LISTED ENTRIES =>

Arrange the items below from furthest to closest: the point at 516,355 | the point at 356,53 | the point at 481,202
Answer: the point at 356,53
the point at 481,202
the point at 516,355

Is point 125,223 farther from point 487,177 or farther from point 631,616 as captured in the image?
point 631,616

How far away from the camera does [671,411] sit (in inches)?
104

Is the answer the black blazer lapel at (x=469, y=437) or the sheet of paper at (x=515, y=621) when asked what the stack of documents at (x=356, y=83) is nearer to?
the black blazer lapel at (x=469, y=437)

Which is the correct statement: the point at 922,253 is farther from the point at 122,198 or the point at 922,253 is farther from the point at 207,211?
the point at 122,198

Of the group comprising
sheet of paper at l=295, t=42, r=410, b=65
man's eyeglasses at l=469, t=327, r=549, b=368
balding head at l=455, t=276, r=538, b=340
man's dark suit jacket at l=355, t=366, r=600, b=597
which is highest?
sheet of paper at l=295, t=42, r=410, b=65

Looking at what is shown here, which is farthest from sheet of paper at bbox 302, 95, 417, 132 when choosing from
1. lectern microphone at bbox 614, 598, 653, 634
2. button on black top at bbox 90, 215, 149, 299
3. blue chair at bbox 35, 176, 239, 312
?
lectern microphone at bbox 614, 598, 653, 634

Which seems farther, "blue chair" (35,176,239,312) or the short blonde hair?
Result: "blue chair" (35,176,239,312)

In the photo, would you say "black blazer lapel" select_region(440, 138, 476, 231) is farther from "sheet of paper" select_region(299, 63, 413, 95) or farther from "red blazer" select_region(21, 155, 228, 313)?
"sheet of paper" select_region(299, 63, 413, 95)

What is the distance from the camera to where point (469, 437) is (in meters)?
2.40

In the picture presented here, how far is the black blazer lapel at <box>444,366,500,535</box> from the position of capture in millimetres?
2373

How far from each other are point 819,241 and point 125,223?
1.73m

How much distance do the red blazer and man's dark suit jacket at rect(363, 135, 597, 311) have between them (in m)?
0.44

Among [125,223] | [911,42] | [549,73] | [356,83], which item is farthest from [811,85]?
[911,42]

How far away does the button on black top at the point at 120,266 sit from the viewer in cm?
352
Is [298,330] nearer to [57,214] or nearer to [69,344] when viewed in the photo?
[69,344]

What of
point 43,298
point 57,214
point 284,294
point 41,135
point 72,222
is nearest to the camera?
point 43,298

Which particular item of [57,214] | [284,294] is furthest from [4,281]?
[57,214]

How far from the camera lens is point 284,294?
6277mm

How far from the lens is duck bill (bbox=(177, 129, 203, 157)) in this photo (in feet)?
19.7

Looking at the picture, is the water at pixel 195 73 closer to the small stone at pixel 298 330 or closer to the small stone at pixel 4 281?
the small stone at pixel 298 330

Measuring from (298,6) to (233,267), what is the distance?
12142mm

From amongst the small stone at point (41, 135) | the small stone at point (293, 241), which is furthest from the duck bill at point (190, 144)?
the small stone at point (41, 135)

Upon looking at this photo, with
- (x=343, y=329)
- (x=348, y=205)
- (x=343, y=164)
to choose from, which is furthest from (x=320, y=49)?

INSTRUCTIONS FOR THE TASK =>
Restate the whole listing exactly.

FINISHED ANSWER =>
Arrange the items below from furthest to closest: the point at 516,355 | the point at 356,53 | the point at 481,202
Answer: the point at 356,53
the point at 481,202
the point at 516,355

Is point 125,223 farther from point 487,177 or farther from point 631,616 as captured in the image?
point 631,616

How far away from the camera does [671,411] sit (in inches)?
104

Is the answer the black blazer lapel at (x=469, y=437) or the sheet of paper at (x=515, y=621) when asked what the stack of documents at (x=356, y=83) is nearer to?
the black blazer lapel at (x=469, y=437)

Which is the correct statement: the point at 922,253 is farther from the point at 122,198 or the point at 922,253 is farther from the point at 207,211?
the point at 122,198

Of the group comprising
sheet of paper at l=295, t=42, r=410, b=65
man's eyeglasses at l=469, t=327, r=549, b=368
balding head at l=455, t=276, r=538, b=340
man's dark suit jacket at l=355, t=366, r=600, b=597
which is highest?
sheet of paper at l=295, t=42, r=410, b=65

Looking at what is shown here, which is farthest from sheet of paper at bbox 302, 95, 417, 132 when choosing from
1. lectern microphone at bbox 614, 598, 653, 634
2. button on black top at bbox 90, 215, 149, 299
3. blue chair at bbox 35, 176, 239, 312
?
lectern microphone at bbox 614, 598, 653, 634

Which seems farther, "blue chair" (35,176,239,312) or the short blonde hair?
Result: "blue chair" (35,176,239,312)

In the photo, would you say "black blazer lapel" select_region(440, 138, 476, 231) is farther from "sheet of paper" select_region(299, 63, 413, 95) or farther from "red blazer" select_region(21, 155, 228, 313)?
"sheet of paper" select_region(299, 63, 413, 95)

What is the distance from the camera to where point (469, 437) is (in meters)?
2.40

In the picture presented here, how far is the black blazer lapel at <box>444,366,500,535</box> from the position of capture in millimetres?
2373

How far from each other are point 819,241 and point 125,223?
1.73m

How much distance do the red blazer and man's dark suit jacket at rect(363, 135, 597, 311) have between them (in m)?
0.44

Among [125,223] | [911,42] | [549,73] | [356,83], which item is farthest from [811,85]?
[911,42]

How far away does the button on black top at the point at 120,266 sit from the viewer in cm?
352
Is [298,330] nearer to [57,214] or nearer to [69,344] when viewed in the photo?
[69,344]

What of
point 43,298
point 57,214
point 284,294
point 41,135
point 72,222
is nearest to the camera?
point 43,298

Which particular item of [57,214] | [284,294] is furthest from [4,281]?
[57,214]

How far from the camera lens is point 284,294?
6277mm

How far from the lens is duck bill (bbox=(177, 129, 203, 157)) in this photo (in feet)?
19.7

Looking at the picture, is the water at pixel 195 73 closer to the small stone at pixel 298 330 or closer to the small stone at pixel 4 281?
the small stone at pixel 298 330

Measuring from (298,6) to (233,267), what is the distance?
12142mm

From amongst the small stone at point (41, 135) | the small stone at point (293, 241), which is furthest from the duck bill at point (190, 144)?
the small stone at point (41, 135)

Upon looking at this photo, with
- (x=343, y=329)
- (x=348, y=205)
- (x=343, y=164)
to choose from, which is furthest from (x=320, y=49)?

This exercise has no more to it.